WHAT IS EXPECTED — Repeat precisely the line in which "Hidden Affinity | Carolina Malagamba" occurs and all lines that follow it in the entries below. Pictures must be omitted.

DATA SHOWN —
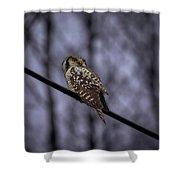 Northern Hawk-owl 6 Shower Curtain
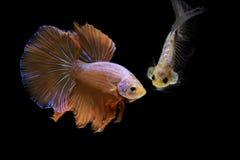 Betta splendens, Syjamska bój ryba, czerwieni ryba na czarnym tle, Halfmoon Betta obraz royalty free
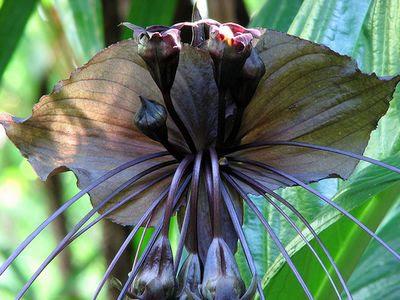 Çinli Siyah Yarasa Çiçeği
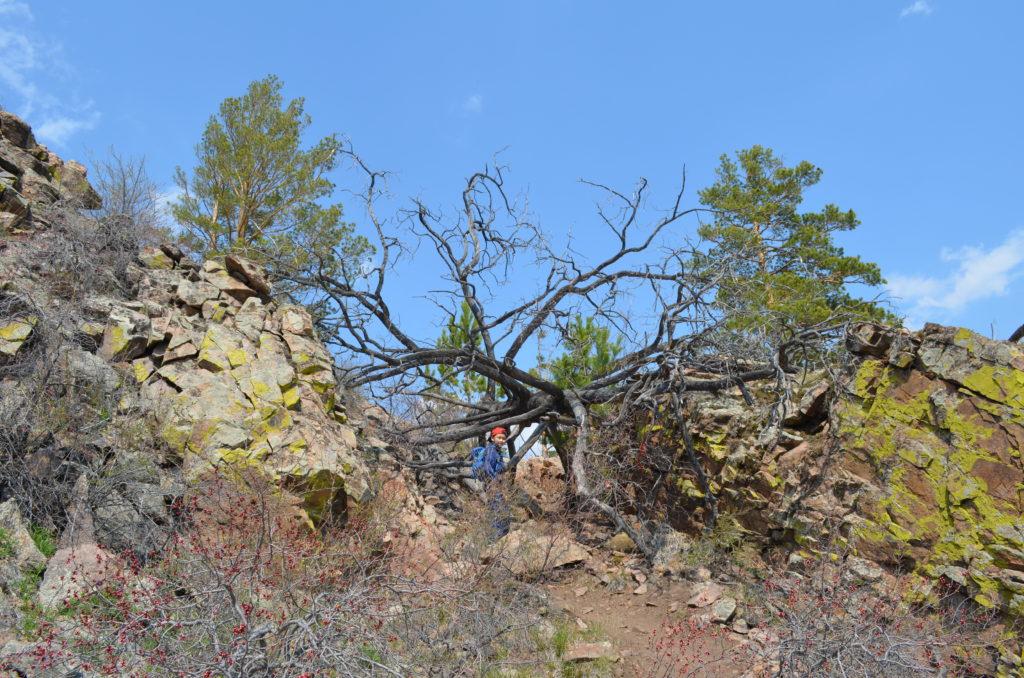 Дерево здоровья
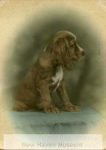 dog__joseph_baltrush_collection-1945-800-600-80-wm-center_bottom-50-watermarkphotos2png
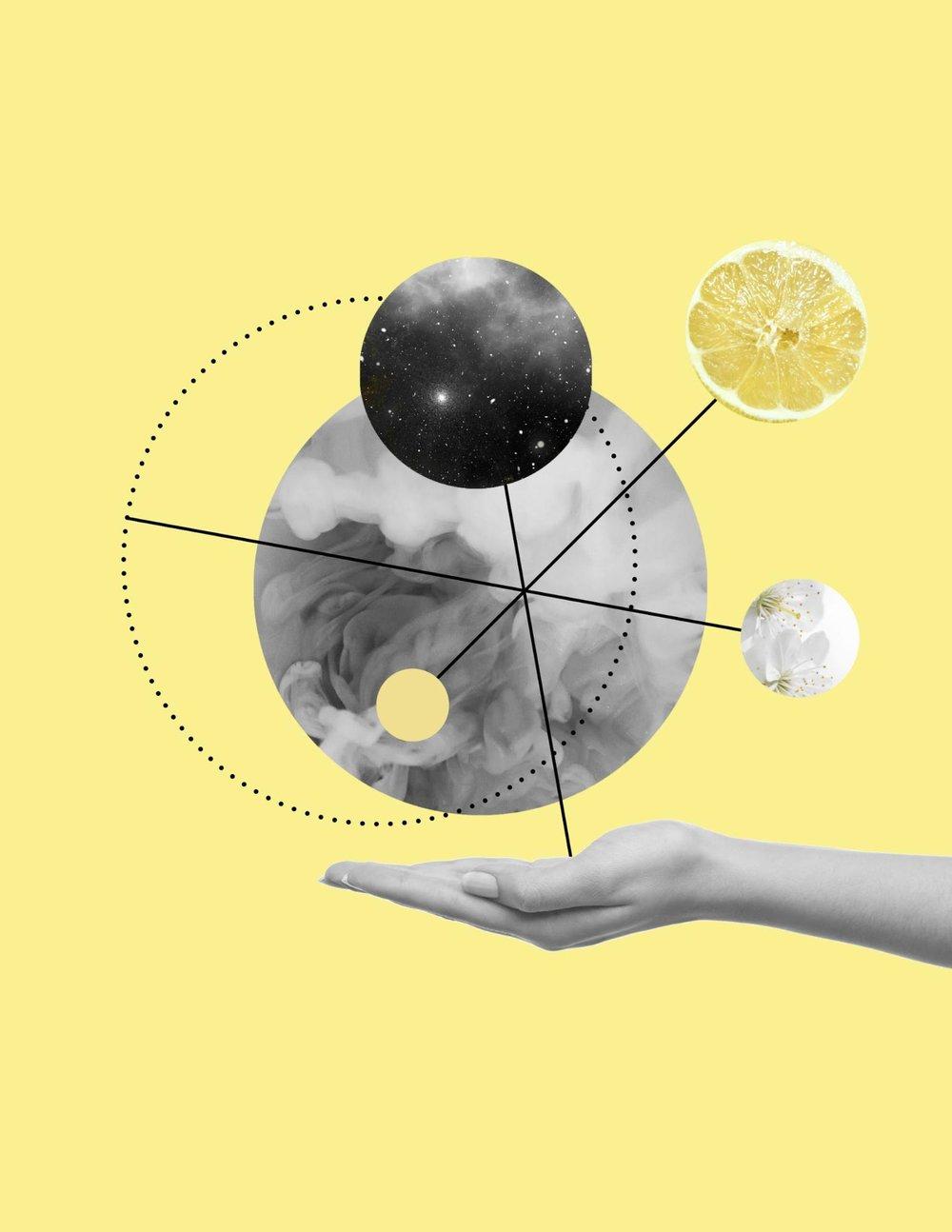 Hidden Affinity | Carolina Malagamba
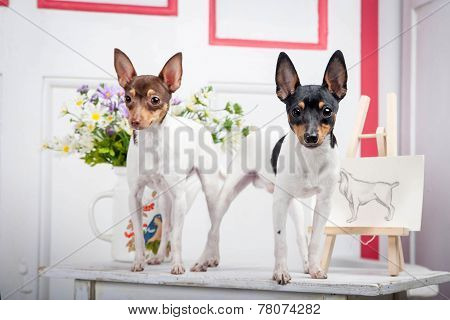 Two Toy Fox Terrier
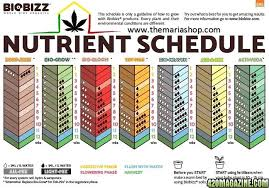 Biobizz Feeding Chart Soil Hi Fellow Cannabis Lovers I Need Your Help More Light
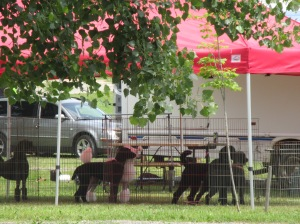 Dog Show Pics kingston 043
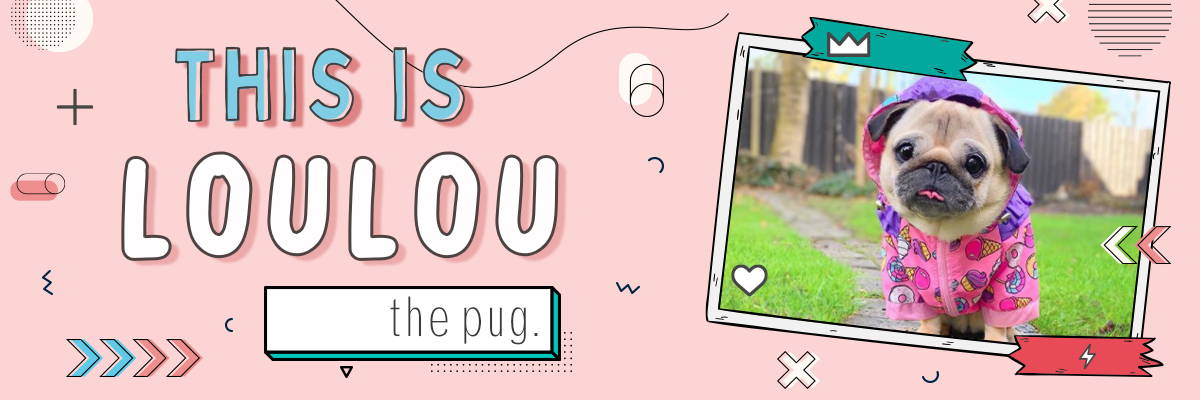 This is LouLou the Pug Banner
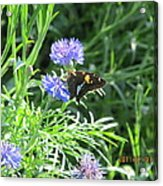 Butterfly On Purple Flower Acrylic Print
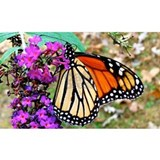 Monarch butterfly Wall Decals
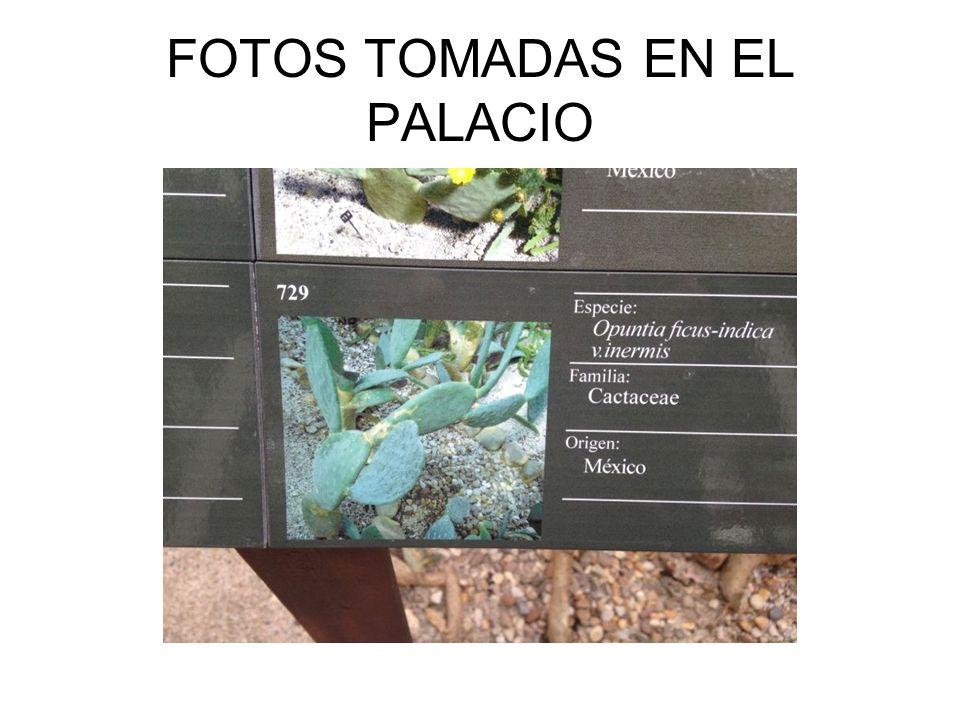 FOTOS TOMADAS EN EL PALACIO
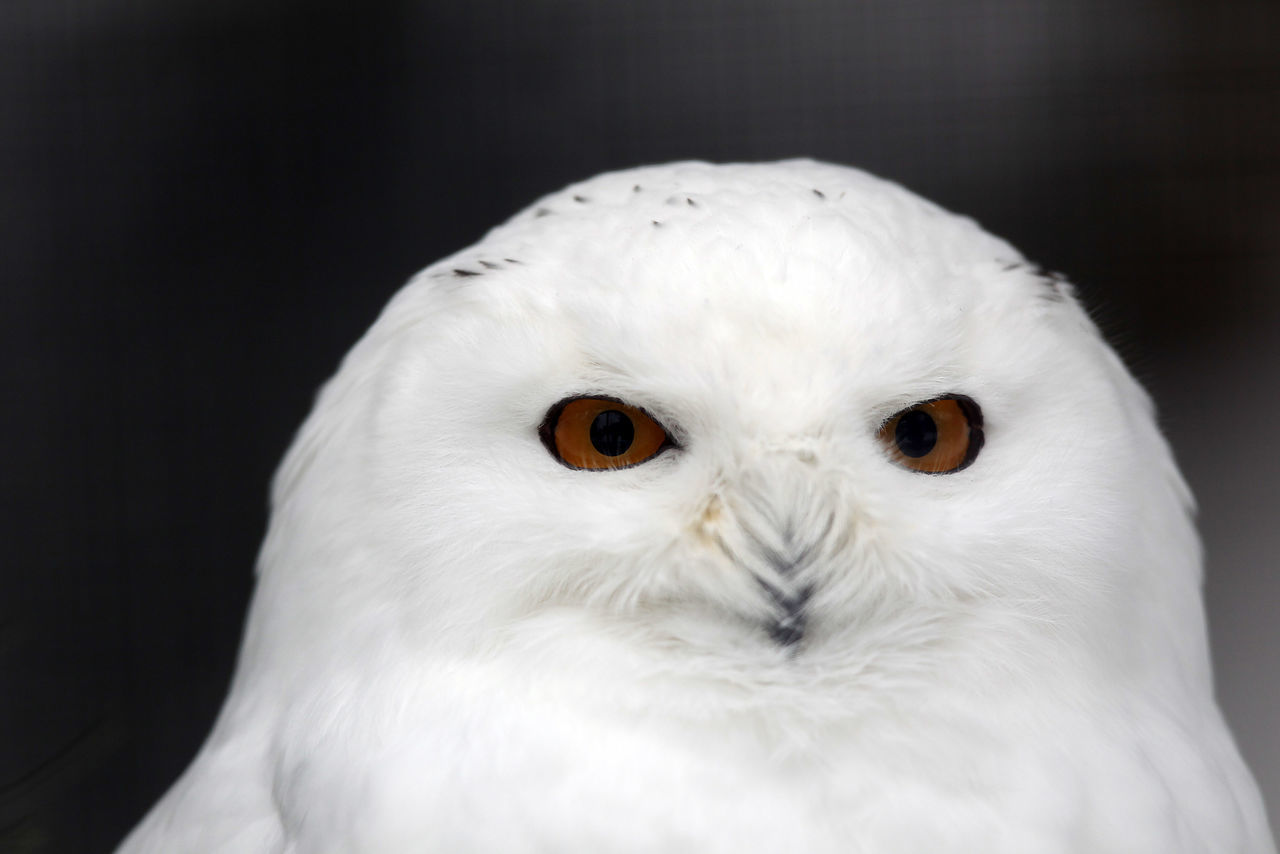 Schnee-Eule Animal Animal Eye Animal Head  Animal Photography Animal Themes Animal Wildlife Animal_collection Animals Animals In The Wild Bird Birds Birds_collection Black Background Bubo Scandiacus Close-up Day No People One Animal Owl Owls Schnee-Eule Snowy Owl White Color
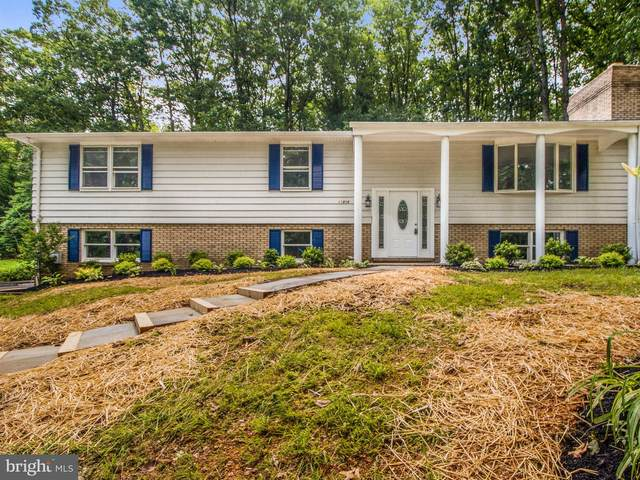 11808 Pine Tree Court, MONROVIA, MD 21770 (#MDFR260008) :: Charis Realty Group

TASK RESULT —
 Hidden Affinity | Carolina Malagamba
 Two Toy Fox Terrier
 Biobizz Feeding Chart Soil Hi Fellow Cannabis Lovers I Need Your Help More Light
 Dog Show Pics kingston 043
 This is LouLou the Pug Banner
 Butterfly On Purple Flower Acrylic Print
 Monarch butterfly Wall Decals
 FOTOS TOMADAS EN EL PALACIO
 Schnee-Eule Animal Animal Eye Animal Head  Animal Photography Animal Themes Animal Wildlife Animal_collection Animals Animals In The Wild Bird Birds Birds_collection Black Background Bubo Scandiacus Close-up Day No People One Animal Owl Owls Schnee-Eule Snowy Owl White Color
 11808 Pine Tree Court, MONROVIA, MD 21770 (#MDFR260008) :: Charis Realty Group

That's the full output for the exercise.